▸ Goal of the exercise
Continue the passage on the Black Death below, picking up after its final sentence.

▸ Extract to read
----------------------------------------

In the mid-1330s, an epidemic of deadly bubonic plague
emerged in southwest China, which was later called the Black Death. It traveled
along the Silk Road and spread across western Asia and Europe by 1347. Plague
is a disease that affects rodents, but fleas can transmit the disease to
humans through contact. The disease rapidly infected people in a short span of time. The Black
Death was not only detrimental to China and Western Europe; it was also the
death of the most advanced trade route that had a great influence on cultural interaction.
The Black Death caused a disruption of trade routes, destabilization,
and led to the decline of many strong states. It wiped out nearly a third of Europe's population. The death rate was estimated at
30-60%, and more than 75 million people died from the disease. For a visual of
the spread of the Black Death, link here to an interactive map.

----------------------------------------

▸ Supplied information
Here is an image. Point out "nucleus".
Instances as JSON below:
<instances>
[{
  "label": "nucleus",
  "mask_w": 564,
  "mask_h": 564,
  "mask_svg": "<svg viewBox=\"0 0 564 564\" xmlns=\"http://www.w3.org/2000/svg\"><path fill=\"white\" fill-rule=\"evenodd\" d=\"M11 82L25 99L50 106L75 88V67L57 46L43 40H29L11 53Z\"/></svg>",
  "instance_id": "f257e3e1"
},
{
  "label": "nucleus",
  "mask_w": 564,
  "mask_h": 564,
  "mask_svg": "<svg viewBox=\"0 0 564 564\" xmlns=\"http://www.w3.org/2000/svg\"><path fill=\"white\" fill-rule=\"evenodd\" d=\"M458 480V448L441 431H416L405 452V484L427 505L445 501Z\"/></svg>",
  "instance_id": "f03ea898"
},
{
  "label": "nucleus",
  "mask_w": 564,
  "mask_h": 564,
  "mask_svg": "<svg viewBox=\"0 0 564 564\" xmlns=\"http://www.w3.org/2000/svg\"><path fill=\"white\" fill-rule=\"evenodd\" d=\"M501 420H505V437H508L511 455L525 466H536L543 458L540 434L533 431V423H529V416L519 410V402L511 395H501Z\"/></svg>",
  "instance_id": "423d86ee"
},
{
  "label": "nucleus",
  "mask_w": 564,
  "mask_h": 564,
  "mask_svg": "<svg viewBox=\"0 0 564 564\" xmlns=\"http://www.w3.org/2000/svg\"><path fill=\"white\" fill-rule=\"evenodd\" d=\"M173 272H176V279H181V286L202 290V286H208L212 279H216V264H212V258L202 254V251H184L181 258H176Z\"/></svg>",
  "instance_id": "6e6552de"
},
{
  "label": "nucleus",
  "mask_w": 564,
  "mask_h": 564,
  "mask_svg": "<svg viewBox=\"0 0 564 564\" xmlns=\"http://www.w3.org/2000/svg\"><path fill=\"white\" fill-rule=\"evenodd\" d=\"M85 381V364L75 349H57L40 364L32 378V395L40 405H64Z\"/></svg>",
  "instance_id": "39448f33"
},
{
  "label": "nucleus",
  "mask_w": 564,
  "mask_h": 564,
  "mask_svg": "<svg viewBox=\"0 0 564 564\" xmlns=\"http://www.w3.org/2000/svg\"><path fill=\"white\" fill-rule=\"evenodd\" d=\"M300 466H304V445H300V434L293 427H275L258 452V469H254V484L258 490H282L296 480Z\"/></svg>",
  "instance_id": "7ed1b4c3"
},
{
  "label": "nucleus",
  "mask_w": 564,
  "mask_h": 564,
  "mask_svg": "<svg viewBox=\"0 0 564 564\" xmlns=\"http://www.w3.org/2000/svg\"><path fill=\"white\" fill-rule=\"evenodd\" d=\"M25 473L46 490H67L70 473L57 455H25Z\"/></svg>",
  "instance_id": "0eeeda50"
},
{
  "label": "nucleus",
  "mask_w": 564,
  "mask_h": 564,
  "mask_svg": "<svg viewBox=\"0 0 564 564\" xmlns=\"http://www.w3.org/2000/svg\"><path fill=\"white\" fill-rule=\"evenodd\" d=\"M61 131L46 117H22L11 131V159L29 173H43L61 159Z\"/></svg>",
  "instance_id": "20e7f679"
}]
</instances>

----------------------------------------

▸ Exercise output
Giovanni Boccaccio wrote of the physical symptoms in one of
the most graphic descriptions of the Black Death:
In men and women alike it first betrayed itself by the
emergence of certain tumours in the groin or the armpits, some of which grew as
large as a common apple, others as an egg, some more, some less, which the
common folk called gavoccioli. From the two said parts of the body this deadly
gavocciolo soon began to propagate and spread itself in all directions
indifferently; after which the form of the malady began to change, black spots
or livid making their appearance in many cases on the arm or the thigh or
elsewhere, now few and large, now minute and numerous. And as the gavocciolo
had been and still was an infallible token of approaching death, such also were
these spots on whomsoever they [showed] themselves.[1]With the rise of the Black Death, the death of the Silk Roads also came. The disease traveled quickly down the trade routes and infected many states at an alarming rate. As a result of the plague spreading, the Silk Roads fell apart and could not be reconnected like before, thus putting an end to one of history's most successful and influential trade routes.